The noble family von Wittringen was first mentioned in an official document from 1263. Knight Ludolfus de Witteringe is today believed to have erected the castle around that time. The exact date is, however, unclear. Another document from 1394 mentions Heinrich von Brachtbecke as the castle's owner. The three Wolfsangeln of Brachtbecke's family crest were later also included in the crest of the city of Gladbeck.

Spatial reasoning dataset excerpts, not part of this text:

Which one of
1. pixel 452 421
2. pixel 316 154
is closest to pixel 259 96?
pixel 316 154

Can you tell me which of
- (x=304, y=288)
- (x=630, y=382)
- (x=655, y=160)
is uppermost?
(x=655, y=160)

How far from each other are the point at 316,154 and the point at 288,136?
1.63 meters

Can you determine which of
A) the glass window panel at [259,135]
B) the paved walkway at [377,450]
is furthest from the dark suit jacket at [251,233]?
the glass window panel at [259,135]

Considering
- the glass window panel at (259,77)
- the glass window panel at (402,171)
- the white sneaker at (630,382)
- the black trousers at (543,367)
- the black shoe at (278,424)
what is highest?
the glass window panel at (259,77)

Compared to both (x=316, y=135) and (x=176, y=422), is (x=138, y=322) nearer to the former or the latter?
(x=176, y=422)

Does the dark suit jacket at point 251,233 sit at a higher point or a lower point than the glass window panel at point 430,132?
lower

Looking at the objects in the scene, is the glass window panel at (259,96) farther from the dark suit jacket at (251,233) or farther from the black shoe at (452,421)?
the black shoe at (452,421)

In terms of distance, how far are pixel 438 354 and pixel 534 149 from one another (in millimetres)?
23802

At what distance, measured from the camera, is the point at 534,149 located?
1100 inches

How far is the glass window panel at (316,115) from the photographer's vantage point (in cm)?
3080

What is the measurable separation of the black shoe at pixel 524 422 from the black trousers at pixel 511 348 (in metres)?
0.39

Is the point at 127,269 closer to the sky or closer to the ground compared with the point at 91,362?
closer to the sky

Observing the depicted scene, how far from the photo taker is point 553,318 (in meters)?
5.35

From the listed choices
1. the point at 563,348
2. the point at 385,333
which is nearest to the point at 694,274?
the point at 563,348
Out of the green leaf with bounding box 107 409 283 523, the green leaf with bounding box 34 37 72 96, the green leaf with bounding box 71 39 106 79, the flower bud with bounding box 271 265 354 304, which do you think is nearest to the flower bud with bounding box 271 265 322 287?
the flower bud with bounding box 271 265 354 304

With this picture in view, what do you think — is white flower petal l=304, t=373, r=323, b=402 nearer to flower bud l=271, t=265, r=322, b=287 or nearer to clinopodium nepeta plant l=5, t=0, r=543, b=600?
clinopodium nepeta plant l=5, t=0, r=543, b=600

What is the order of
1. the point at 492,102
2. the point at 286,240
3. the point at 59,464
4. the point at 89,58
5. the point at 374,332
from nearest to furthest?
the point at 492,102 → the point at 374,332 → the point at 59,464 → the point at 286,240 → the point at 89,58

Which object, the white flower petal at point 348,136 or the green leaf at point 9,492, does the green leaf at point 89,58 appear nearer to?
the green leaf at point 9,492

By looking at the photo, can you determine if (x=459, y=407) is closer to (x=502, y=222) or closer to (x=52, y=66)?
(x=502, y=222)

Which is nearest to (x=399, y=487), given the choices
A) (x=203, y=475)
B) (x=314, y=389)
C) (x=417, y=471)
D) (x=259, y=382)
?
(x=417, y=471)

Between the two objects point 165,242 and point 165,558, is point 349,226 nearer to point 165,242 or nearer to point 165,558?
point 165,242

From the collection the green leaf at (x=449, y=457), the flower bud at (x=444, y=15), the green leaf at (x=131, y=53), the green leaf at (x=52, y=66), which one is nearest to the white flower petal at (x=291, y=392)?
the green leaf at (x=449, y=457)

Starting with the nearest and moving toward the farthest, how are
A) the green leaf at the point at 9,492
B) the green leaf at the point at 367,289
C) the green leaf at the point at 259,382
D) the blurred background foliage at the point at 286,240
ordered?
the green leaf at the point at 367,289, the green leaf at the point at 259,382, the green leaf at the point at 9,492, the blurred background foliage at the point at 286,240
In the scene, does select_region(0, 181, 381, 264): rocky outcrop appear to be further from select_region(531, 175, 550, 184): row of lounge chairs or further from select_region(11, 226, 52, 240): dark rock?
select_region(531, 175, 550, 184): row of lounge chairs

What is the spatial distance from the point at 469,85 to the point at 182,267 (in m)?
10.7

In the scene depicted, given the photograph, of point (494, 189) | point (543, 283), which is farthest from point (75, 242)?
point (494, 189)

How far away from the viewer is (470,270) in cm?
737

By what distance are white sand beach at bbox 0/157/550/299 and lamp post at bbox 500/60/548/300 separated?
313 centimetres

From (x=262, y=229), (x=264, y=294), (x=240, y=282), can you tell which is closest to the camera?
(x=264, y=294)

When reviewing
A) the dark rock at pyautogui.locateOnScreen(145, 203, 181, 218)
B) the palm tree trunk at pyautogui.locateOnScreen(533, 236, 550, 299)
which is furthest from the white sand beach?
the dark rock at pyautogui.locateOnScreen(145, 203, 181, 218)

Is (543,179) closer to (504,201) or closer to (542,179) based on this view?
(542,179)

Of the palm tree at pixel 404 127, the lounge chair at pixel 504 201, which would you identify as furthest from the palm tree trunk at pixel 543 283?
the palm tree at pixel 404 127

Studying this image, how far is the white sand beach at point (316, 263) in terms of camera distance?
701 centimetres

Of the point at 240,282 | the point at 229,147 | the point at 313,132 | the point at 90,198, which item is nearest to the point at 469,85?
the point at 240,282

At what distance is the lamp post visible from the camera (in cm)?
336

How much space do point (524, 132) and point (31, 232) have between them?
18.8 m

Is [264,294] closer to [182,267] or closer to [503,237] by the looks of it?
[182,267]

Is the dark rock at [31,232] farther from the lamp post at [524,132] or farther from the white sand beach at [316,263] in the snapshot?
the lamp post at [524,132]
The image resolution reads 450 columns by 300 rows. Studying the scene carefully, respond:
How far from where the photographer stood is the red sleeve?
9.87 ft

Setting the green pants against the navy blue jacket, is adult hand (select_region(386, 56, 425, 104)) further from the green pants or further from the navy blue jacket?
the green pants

In 1438, the Herzog of Cleves granted the von Oeffte family enfeoffment of 50 percent of Wittringen. The family later acquired the other half and was thus the castle's sole possessor for the next 150 years. In the mid-sixteenth century, Wittringen was given to the family of the Knights von Capellen as a betrothal gift. During the Thirty Years' War, it was plundered by Hessian troops in 1642.

In 1922, Freiherr Vittinghoff-Schell, then the owner of Wittringen, sold the castle to the city of Gladbeck. In the following years, it was extensively overhauled, using historic maps and plans. The manor house was re-modelled in its original style of the Dutch Renaissance. Since 1928, Wittringen has been home to the museum of Gladbeck (Museum der Stadt Gladbeck) and today it also hosts a restaurant. The castle is surrounded by spacious forests, parks and the Gladbeck Stadium.